When conducting text mining, the wildcard character (Wildchar) in TSQL seems to be insufficient. At this time, using "CLR+regular expression" is a very good choice. Regular expressions seem to be very complicated, but they remain the same. If you are proficient in the metadata of regular expressions, you will be able to use regular expressions proficiently and flexibly to complete complex Text Mining work.
1. Special characters of regular expressions
1. Commonly used metacharacters
are used to match specific characters (letters, numbers, symbols). Note that letters are case-sensitive:
. : matches except line breaks. Any character
w: Matches letters or numbers or underscores or Chinese characters
s: Matches any whitespace character
d: Matches numbers
b: Matches the beginning or end of a word
^: Matches the beginning of a string
$: Matches a string The end of
k: Reference to the group name, for example: k, means to reference the group named group_name
group_number: group_number is the group number of the group, 1, 2, 3, etc., means to reference the group through the group number
2, repeated characters or groups
Specify the number of times the previous character or group is repeated:
: Repeat zero or more times
: Repeat one or more times
?: Repeat zero or one time
{n}: Repeat n times
{n ,}: repeated n times or more
{n,m}: repeated n to m times
3, grouping, escaping, branching, qualifier
These characters have specific meanings and uses:
(): Use parentheses to represent a group
<>: Define the group name. The string between < (", parentheses are no longer used as special characters
|: Branch, the expressions are "or" related
[]: Specify a list of qualified characters, one character must match any character in the list, specify the match in square brackets A character list, for example: [aeiou] A character must be any one in aeiou;
[^]: Specify a list of excluded characters, a character cannot be any character in the excluded list, the excluded character list is specified in square brackets, for example :[^aeiou] A character cannot be any one of aeiou;
Second, grouping reference
(?exp): Name the group, refer to the group through the group name;
(?:exp): This group only matches text at the current position, after the group, the group cannot be referenced, the group has no Group name, and no group number;
1, refer to the group through the group number
(?<=exp): The front of the text matches the expression exp, and the expression after the exp position is returned. Expression
(?!exp): The suffix of the text is not exp, returns an expression whose suffix is not exp
(? < !exp): The prefix of the text is not exp, returns an expression whose prefix is not exp
1, suffix matching
Analysis: Assert that its suffix is ing and it is the end of the word (b), match words ending with ing, but return the front part of the word, the part before ing;
For example, find "I'm reading a book" , it will match "reading" because the character ends with ing. The regular expression returns read and asserts that the returned text does not contain the suffix.
2, prefix matching
(?<=exp): The front of the text matches the expression exp, and the expression after the exp position is returned. Prefix matching is similar to TSQL's "re%";
For example, regular expression: (?<=bre)w+b
Analysis: The beginning of a word (b), and the prefix of the word is re, and the match starts with re The word returns the second half of the word, the part after re;
For example, if you search for "I am reading a book", it will match "reading", because the character starts with re, and the regular expression returns ading, Assert that the text returned does not contain the prefix.

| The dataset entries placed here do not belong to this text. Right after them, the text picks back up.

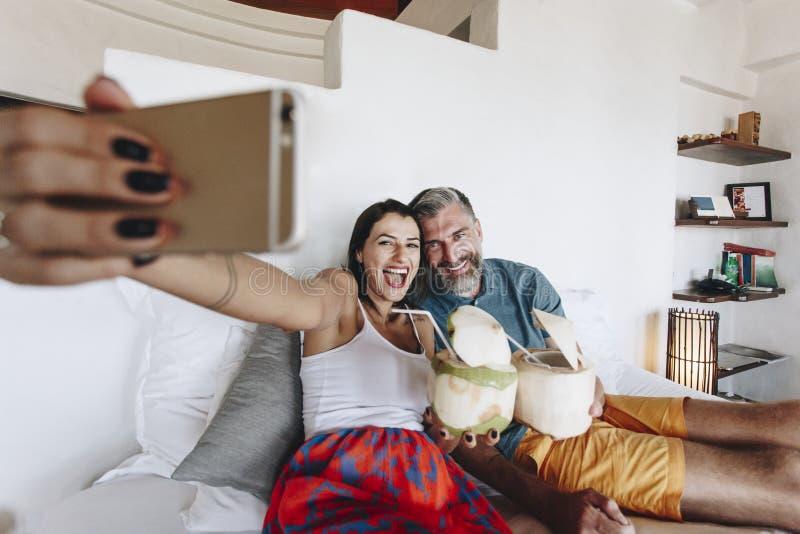 Пары ослабляя на кровати стоковые фото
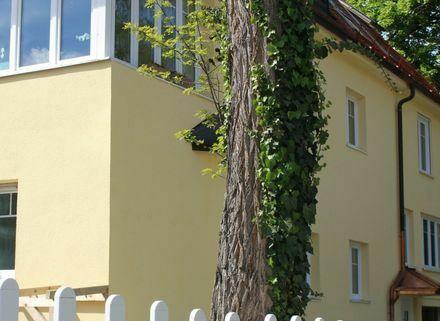 Helle 3,5-Zimmer-Wohnung mit Gartenanteil in Villenlage in Obermenzing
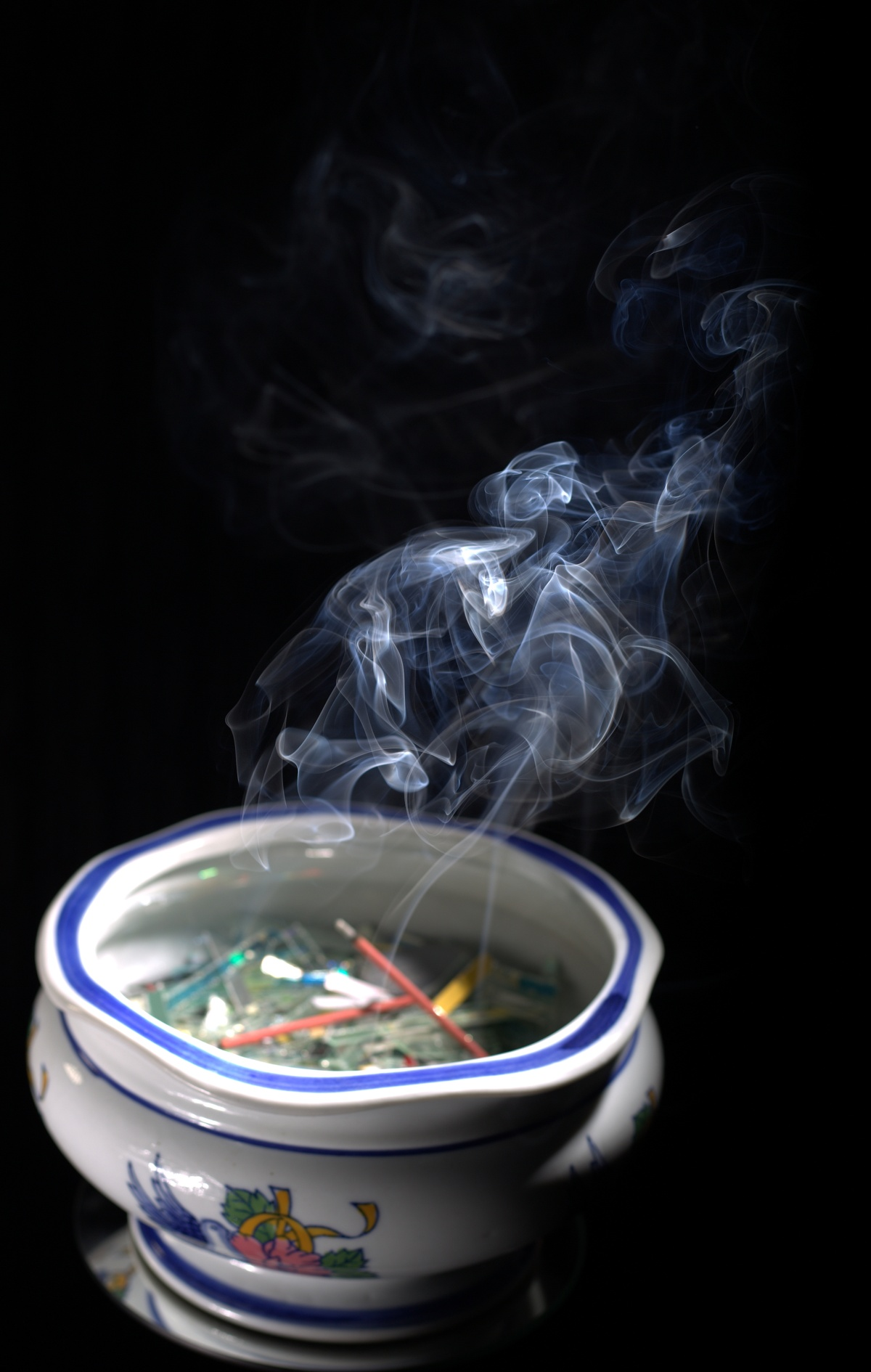 Photography ~ Smoke [Burning Incense–in a bowl], 01/24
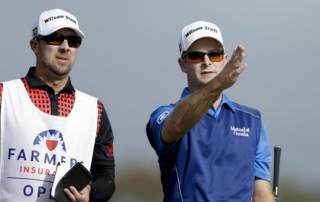 Judge dismisses caddies lawsuit against PGA Tour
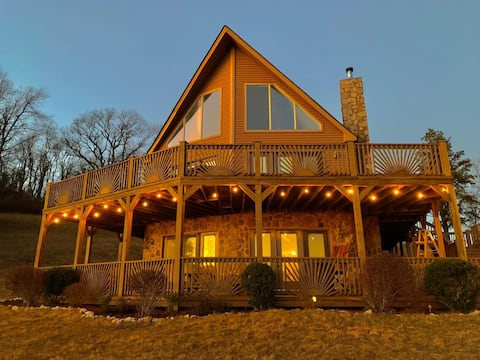 NEW! Epic Mountain Views @ Harvest Moon Lodge!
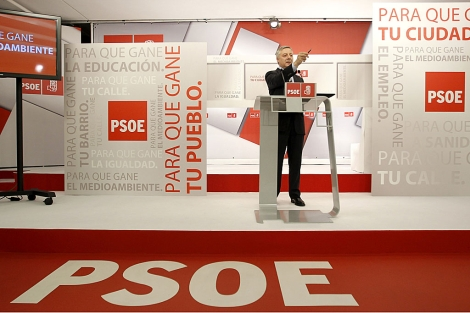 El vicesecretario de Organización del PSOE, José Blanco, en la presentación de la campaña. | Alberto di Lolli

3. Find text whose prefix or suffix is not a specific text
These two assertion searches are opposite to the previous two and have little effect. Let’s have a brief understanding:
(?!exp): The suffix of the text is not exp, return The expression whose suffix is not exp
(? < !exp): The prefix of the text is not exp, and the expression whose prefix is not exp is returned
3.1 For example, regular expression: bw+(?!ingb)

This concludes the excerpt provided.